Cos’è l’autoefficacia?
La definizione più appropriata di autoefficacia è “capacità di produrre gli eventi desiderati”, definita anche come “agentività”. Tale capacità dipende da un atteggiamento “proattivo” piuttosto che semplicemente “reattivo”. La reattività comporta una semplice risposta dell’individuo ai cambiamenti dell’ambiente naturale e sociale, di natura adattativa; la proattività, invece, implica una ristrutturazione dell’ambiente da parte del soggetto, che produce gli effetti desiderati invece di limitarsi a subirli. A sua volta, l’atteggiamento proattivo è frutto di convinzioni funzionali riguardo alle proprie capacità e livello di competenza.
La capacità di evoluzione della persona, secondo la teoria, parte dalla considerazione che tutti gli individui hanno, potenzialmente, pari opportunità di raggiungere il successo, quest’ultimo inteso non come un obiettivo posto da una qualche norma esterna, ma come il raggiungimento di ciò che realmente e liberamente vogliamo dalla vita (in tal senso, anche un clochard si potrà dire soddisfatto, se questo è realmente quel che vuole).
L’aspetto innovativo sta nell’enfasi posta sulla scarsa/elevata autoefficacia personale come sistema di convinzioni, dove queste ultime non sono altro che assunti su ciò che ciascuno di noi giudica vero/falso, possibile/impossibile, realizzabile/irrealizzabile. Poiché una convinzione del tipo vero/falso attorno alle nostre capacità e agli ostacoli che percepiamo è talvolta centrata ma più spesso distorta, ne consegue che il senso di autoefficacia dipende dalla correttezza di quella convinzione.
L’autoefficacia determina in larga misura la crescita personale (empowerment) e si costruisce a partire dall’autostima, da un buon grado di tolleranza alla frustrazione e dalla determinazione nel ripetere i tentativi falliti volti a conseguire il successo, ristrutturando il metodo o gli scopi personali.

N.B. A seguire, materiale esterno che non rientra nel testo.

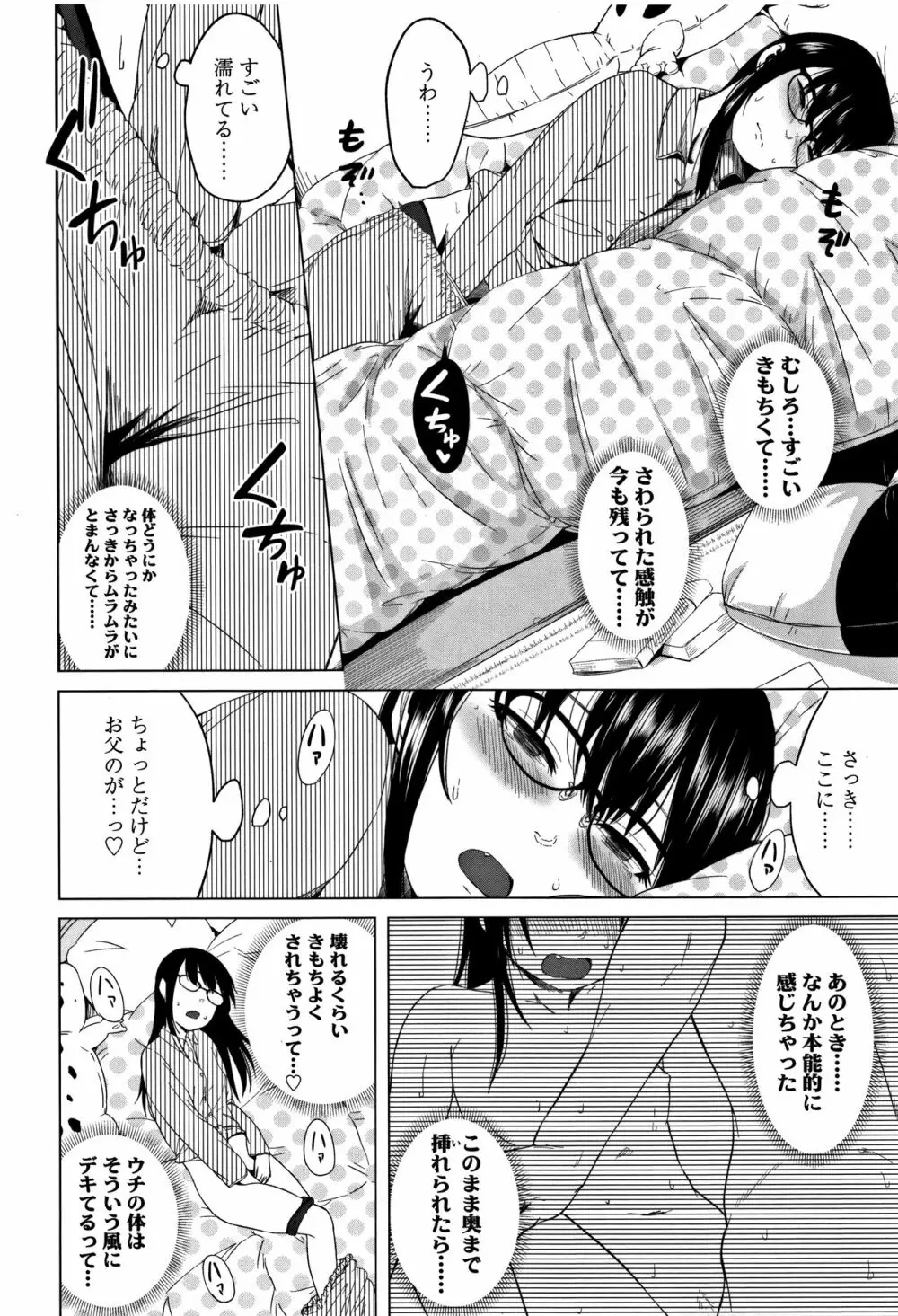 父と娘の性愛白書 Page.169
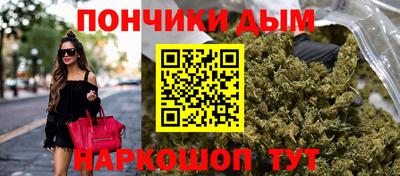 бутират Бузулук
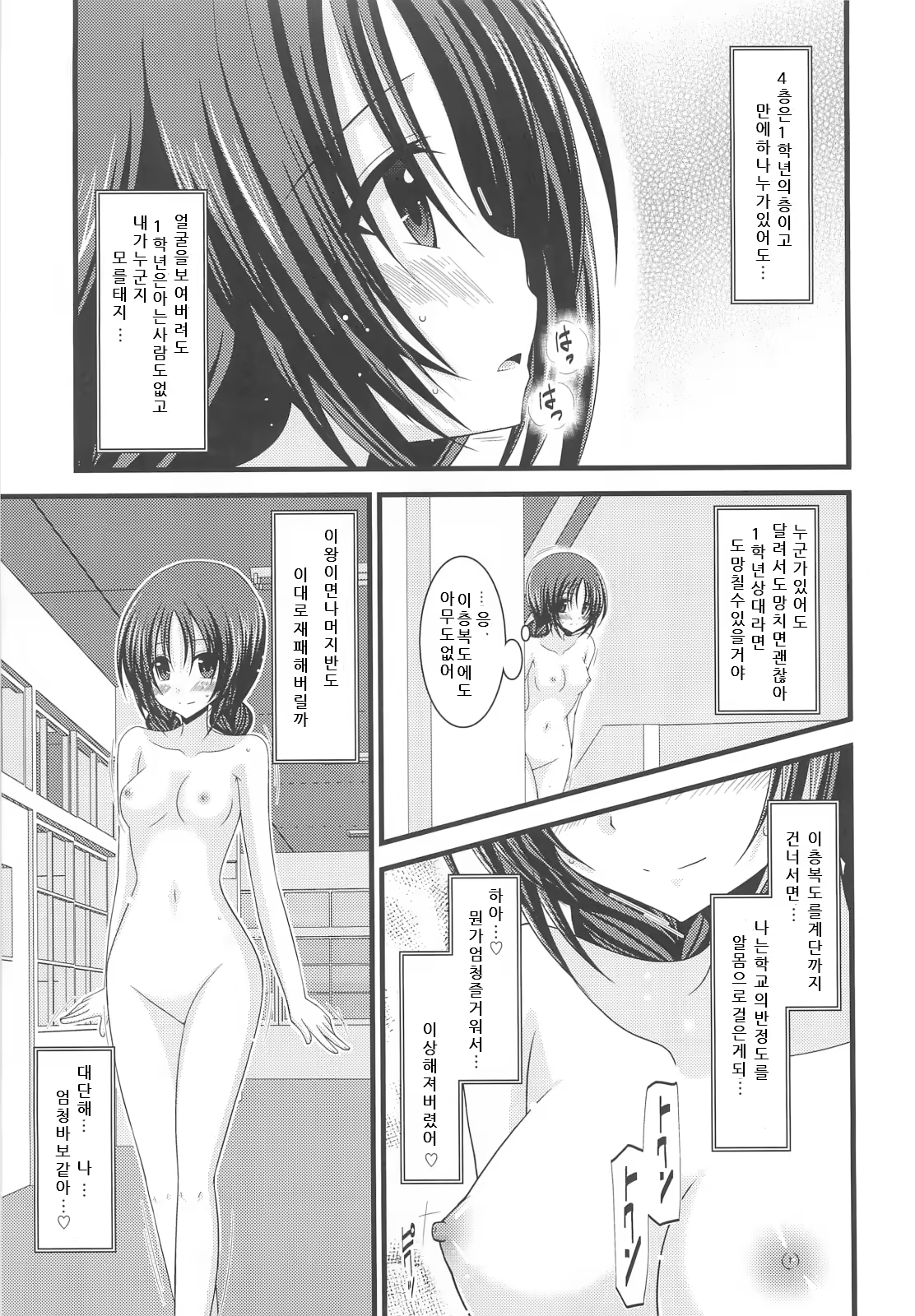 Content 1158139 - 20 페이지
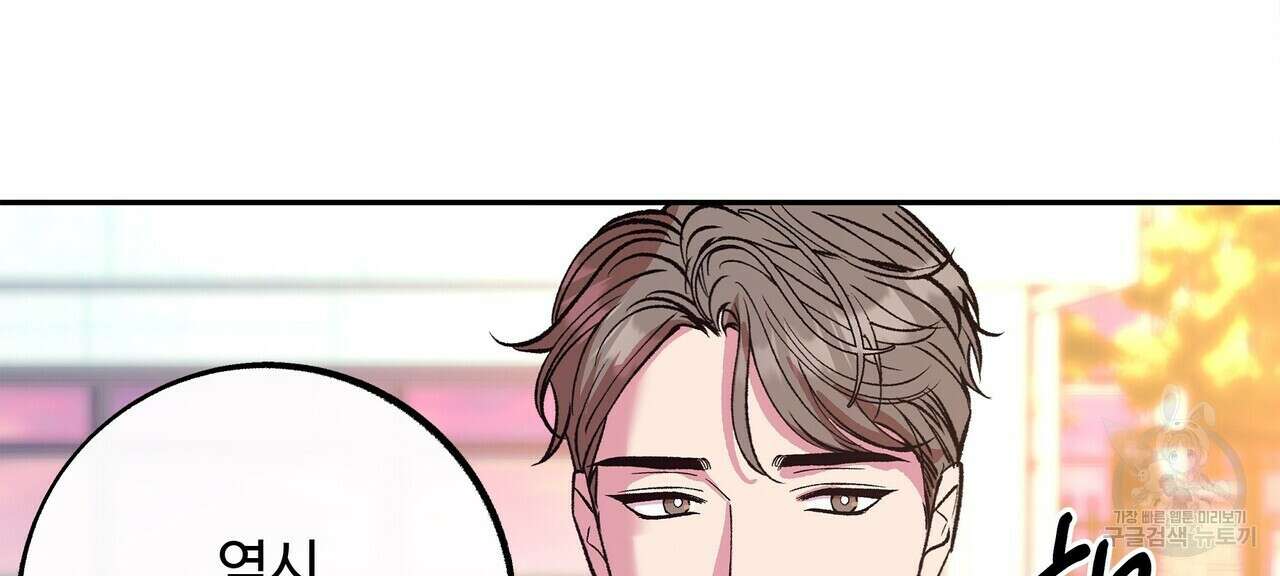 세상의 끝 17화 106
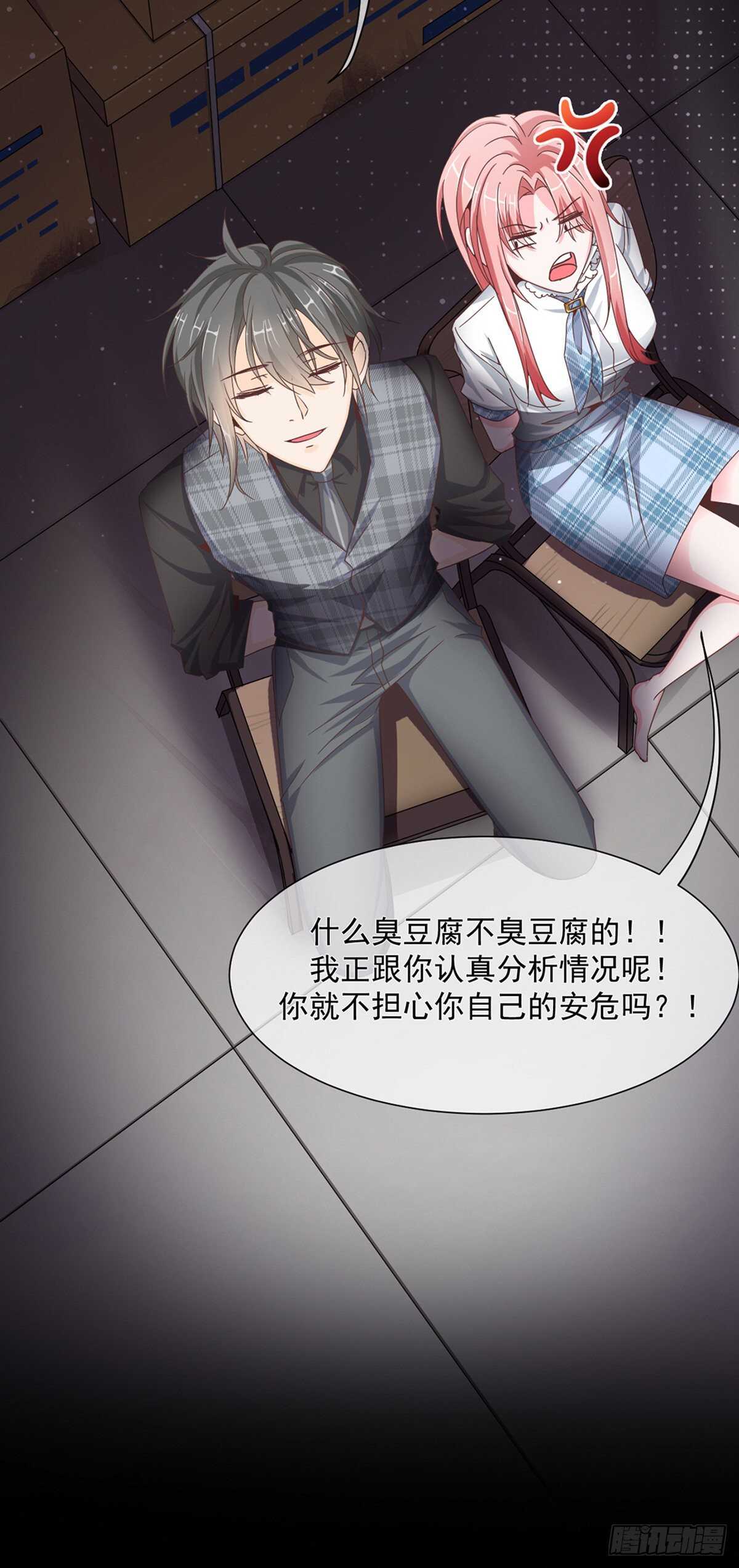 搞不好初夜都&hellip;&hellip;-第36话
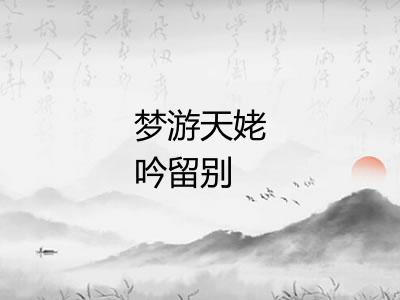 梦游天姥吟留别
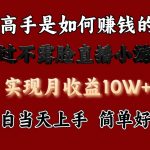 每天收益3800+，来看高手是怎么赚钱的，新玩法不露脸直播小游戏，小白当天上手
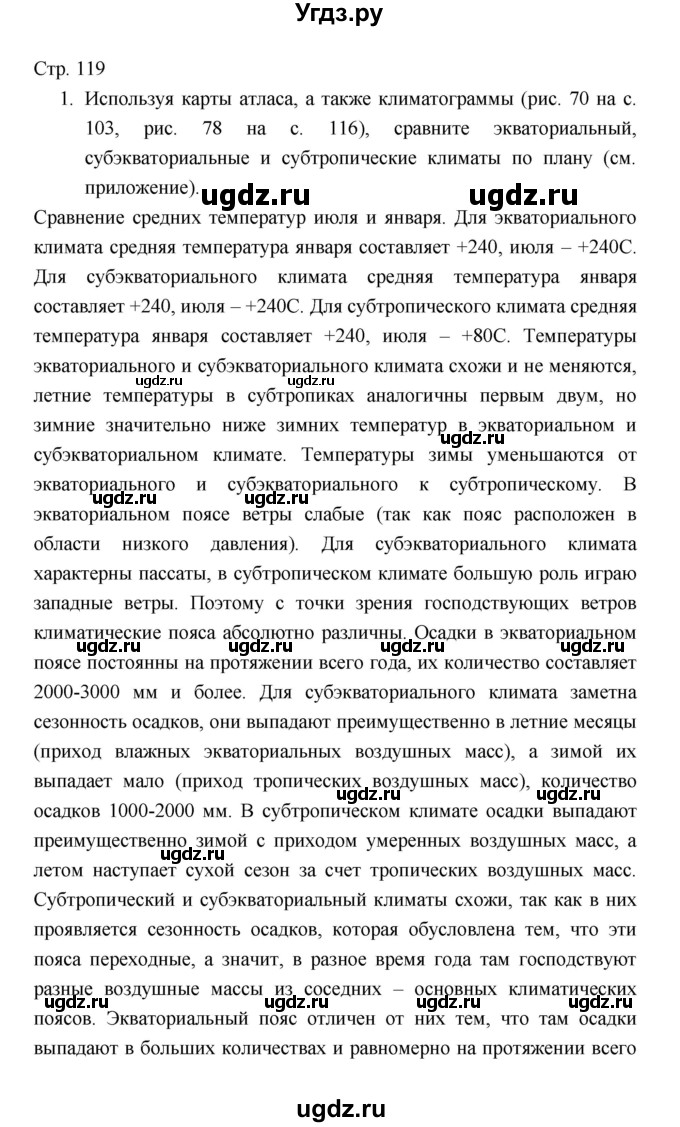 ГДЗ (Решебник) по географии 7 класс В.А. Коринская / страница / 119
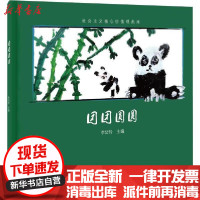 [新华书店]正版 社会主义核心价值观画本•团团圆圆李岱玲广东教育出版社9787554828731 书籍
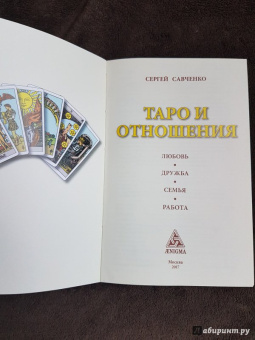 Сергей Савченко: Таро и отношения. Любовь, дружба, семья, работа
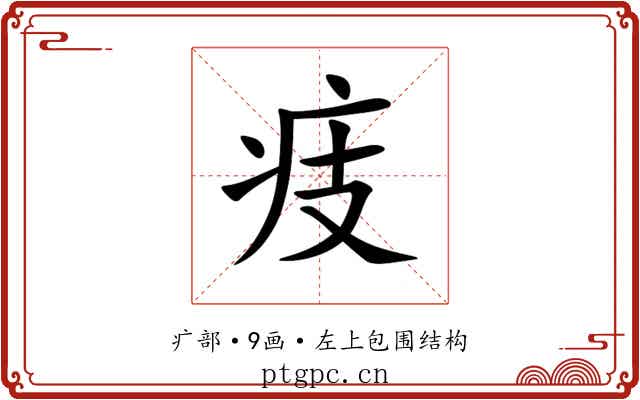 㽻 㽻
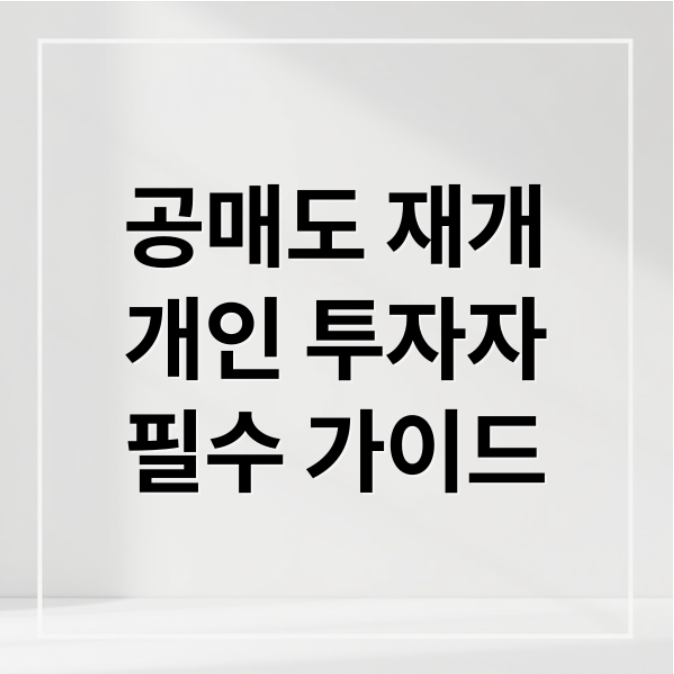 스크린샷 2026 03 02 171833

Tale complesso di abilità non è un dato genetico, ma una variabile dipendente dall’apprendimento, soprattutto ad opera dell’ambiente sociale, in grado di determinare destini vincenti o copioni perdenti. Anche se non sempre ce ne avvediamo, una convinzione (o credenza) è inevitabilmente fatta di linguaggio, cosicché l’analisi di una convinzione implica la ristrutturazione linguistica delle credenze/ostacolo e il rafforzamento delle credenze funzionali. Si tratta di un viaggio affascinante nel linguaggio come sistema personale “implicito” di riferimento, dove l’uso di espressioni, apparentemente banali e comunemente usate dai più, nasconde spesso una inattesa nocività.